Hacker News new | past | comments | ask | show | jobs | submit login
Paperless-Ngx v2.0.0 (github.com/paperless-ngx)
182 points by rhim on Nov 29, 2023 | hide | past | favorite | 72 comments



There was a pretty big discussion about paperless-ngx a couple of months ago:

https://news.ycombinator.com/item?id=37800951 (183 comments)

I tested it out then and am considering migrating from my current system (Google Drive) to using a self-hosted approach. Paperless seems to have a good approach for minimizing the mental overhead of ingesting and categorizing new documents - which is what ultimately leads me to stacking documents up for months before processing them. My initial pilot run was promising, but I haven't gotten around to switching yet.

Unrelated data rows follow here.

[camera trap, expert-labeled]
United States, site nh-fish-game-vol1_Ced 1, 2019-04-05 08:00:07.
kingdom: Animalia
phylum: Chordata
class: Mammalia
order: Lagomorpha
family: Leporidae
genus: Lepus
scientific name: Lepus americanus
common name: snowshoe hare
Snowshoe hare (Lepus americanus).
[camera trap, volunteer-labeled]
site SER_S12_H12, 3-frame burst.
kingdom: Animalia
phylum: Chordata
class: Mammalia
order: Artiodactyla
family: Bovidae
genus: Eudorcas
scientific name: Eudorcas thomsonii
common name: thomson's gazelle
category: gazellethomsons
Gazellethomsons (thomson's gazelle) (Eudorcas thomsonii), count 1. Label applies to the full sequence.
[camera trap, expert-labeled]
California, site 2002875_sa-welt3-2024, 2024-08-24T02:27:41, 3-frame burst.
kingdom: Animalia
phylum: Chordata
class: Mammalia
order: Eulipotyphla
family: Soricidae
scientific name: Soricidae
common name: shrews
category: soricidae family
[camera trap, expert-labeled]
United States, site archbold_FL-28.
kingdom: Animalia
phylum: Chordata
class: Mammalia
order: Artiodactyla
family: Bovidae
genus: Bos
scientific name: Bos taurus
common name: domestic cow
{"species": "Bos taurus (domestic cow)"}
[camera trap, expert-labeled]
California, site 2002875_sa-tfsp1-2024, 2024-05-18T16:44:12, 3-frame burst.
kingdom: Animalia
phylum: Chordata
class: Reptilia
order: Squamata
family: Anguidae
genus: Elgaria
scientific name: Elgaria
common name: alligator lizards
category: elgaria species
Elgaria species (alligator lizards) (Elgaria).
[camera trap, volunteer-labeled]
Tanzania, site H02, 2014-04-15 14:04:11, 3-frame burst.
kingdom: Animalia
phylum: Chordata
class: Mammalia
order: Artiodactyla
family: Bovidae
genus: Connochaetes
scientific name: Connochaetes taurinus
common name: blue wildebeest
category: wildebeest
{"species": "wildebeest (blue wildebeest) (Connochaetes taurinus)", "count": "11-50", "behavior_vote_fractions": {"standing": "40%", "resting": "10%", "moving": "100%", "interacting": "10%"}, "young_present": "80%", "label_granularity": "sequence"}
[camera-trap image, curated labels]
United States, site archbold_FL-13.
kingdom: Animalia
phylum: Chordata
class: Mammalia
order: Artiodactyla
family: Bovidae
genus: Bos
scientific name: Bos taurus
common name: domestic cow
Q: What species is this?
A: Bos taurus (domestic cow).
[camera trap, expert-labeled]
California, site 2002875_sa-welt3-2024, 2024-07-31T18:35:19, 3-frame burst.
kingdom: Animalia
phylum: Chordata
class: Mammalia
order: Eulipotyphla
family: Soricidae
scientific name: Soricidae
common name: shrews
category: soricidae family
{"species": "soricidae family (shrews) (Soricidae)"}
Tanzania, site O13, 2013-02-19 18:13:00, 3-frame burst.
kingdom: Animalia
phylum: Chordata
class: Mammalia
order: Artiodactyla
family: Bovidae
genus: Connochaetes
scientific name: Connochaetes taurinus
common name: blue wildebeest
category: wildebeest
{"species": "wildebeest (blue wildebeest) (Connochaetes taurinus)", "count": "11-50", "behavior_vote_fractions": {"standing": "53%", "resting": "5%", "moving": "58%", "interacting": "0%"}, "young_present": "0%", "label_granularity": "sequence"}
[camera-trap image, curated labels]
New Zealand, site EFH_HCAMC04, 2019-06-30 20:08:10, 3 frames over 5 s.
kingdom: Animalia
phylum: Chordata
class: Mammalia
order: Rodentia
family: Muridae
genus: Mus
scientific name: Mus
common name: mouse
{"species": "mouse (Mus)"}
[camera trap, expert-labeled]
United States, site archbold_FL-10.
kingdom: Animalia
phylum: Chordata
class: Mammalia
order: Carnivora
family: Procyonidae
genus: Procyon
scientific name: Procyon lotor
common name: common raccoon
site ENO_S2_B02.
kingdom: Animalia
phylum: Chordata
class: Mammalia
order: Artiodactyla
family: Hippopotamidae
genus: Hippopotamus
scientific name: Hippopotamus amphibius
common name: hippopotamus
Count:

From the changelog, it's not really clear to me what's notable about this release, especially as a new/potential user.

This page is a better introduction to the product, although it doesn't mention the v2 release yet:

https://docs.paperless-ngx.com/


I've been using Paperless for several years now very happily and can recommend it over my previous system, also Google Drive. During the transition I found it helpful to set up a cron which (A) made an export of Paperless and (B) uploaded that export to a Google Drive folder.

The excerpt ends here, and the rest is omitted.